──────── Selection ────────

Turns out, Mango is going to have something to say about this on day 3, but for now, I’m in winner’s side of top 8. Holy smokes.

Day 3

Going into day 3, I did something that most people don’t–I told myself over and over again that it was okay if I lost, if I got totally embarrassed on stage, if I got 3 stocked four times and got 5th and that was it. I’ve always had a problem where the expectations and demands I place on myself make losing absolutely unacceptable. It’s a strength, but it’s also a weakness. It pushes me forward, but it tilts me and makes me self-destruct when things go wrong.

Like I said, I wanted to move away from that for Evo. So when I woke up, I thought a long time about what I wanted from the day. I chose to I focus entirely on my appreciation of still being in the tournament. While watching the SNK finals, I chatted with Armada about how awesome Melee was. I reacted like a child to Melee’s introduction video. I sat there in my chair on stage, bouncing up and down with excitement while waiting to play. Then, when my time came, I got to play PPMD.

PPMD

Honestly, I don’t have a whole lot to say about the match itself. If I’m being honest, It wasn’t a terribly good one. Match 1 was pretty messy, and in match 2 he dominates me and then I find grabs and suddenly, hey, it’s even. To be fair, that’s how a lot of characters feel against Falco. The real test for most characters against his laser oppression and control is how well they bide their time and keep from biting on obvious bait to try and escape.

I can get very antsy when the other guy is controlling me, and it’s clear on rewatch that I stay pretty focused and aware of the nuance of certain situations. In game 2, for instance, I respawn, jump to the top platform to shoot an ice-block (targeting the side platform, most likely), and when he jumps into it, I just stand still and wait for the grab conversion. Normally, I’m a jumpy enough player that I would normally have kept moving, fallen off the platform, and lost my opening, but I had the presence of mind to adjust my plan. Being able to keep that focus onstage is something I’m proud of, though apart from that, the set was nothing to write home about.

──────── Supplied data ────────

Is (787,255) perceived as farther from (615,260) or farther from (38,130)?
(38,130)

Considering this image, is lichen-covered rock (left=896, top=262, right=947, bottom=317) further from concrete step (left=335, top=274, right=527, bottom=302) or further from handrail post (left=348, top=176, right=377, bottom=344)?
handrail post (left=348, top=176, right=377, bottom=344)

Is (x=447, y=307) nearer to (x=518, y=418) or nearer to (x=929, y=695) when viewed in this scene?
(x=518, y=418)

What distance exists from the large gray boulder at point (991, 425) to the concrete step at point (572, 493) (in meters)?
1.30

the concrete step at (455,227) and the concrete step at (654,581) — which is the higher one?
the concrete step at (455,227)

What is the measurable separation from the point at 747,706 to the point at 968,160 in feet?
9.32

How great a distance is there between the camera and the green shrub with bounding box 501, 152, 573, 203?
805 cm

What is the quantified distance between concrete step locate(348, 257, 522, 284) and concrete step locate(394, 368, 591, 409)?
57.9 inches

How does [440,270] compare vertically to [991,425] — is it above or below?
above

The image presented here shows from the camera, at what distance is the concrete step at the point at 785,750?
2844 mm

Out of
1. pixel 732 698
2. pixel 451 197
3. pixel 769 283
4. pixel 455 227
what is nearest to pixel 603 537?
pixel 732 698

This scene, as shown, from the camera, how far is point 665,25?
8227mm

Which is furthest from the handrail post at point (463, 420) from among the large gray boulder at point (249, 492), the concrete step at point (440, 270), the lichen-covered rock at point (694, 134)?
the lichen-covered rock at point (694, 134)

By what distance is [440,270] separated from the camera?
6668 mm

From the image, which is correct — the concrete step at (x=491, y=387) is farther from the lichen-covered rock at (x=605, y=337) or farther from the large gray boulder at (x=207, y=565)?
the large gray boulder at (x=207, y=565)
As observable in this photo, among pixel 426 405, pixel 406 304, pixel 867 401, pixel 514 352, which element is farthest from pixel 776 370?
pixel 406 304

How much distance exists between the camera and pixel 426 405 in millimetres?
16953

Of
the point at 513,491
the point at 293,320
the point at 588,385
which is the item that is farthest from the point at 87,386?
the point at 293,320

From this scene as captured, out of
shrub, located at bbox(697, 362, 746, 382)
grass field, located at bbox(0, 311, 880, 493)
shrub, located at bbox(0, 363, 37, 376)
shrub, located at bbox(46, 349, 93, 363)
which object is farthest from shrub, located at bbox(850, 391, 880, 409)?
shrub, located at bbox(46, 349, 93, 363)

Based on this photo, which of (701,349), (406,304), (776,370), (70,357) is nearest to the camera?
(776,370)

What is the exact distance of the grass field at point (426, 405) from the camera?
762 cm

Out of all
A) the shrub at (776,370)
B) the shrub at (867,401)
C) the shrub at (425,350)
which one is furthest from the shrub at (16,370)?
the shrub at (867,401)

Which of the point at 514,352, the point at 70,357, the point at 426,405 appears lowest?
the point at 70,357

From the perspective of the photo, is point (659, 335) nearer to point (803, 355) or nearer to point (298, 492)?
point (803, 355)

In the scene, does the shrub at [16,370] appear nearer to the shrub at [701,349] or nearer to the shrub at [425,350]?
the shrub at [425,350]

────────

### Set problem
In the tournament account, which player did the writer face on stage on day 3? The entries are separate material, unrelated to the tournament account.

### Solution to this problem
PPMD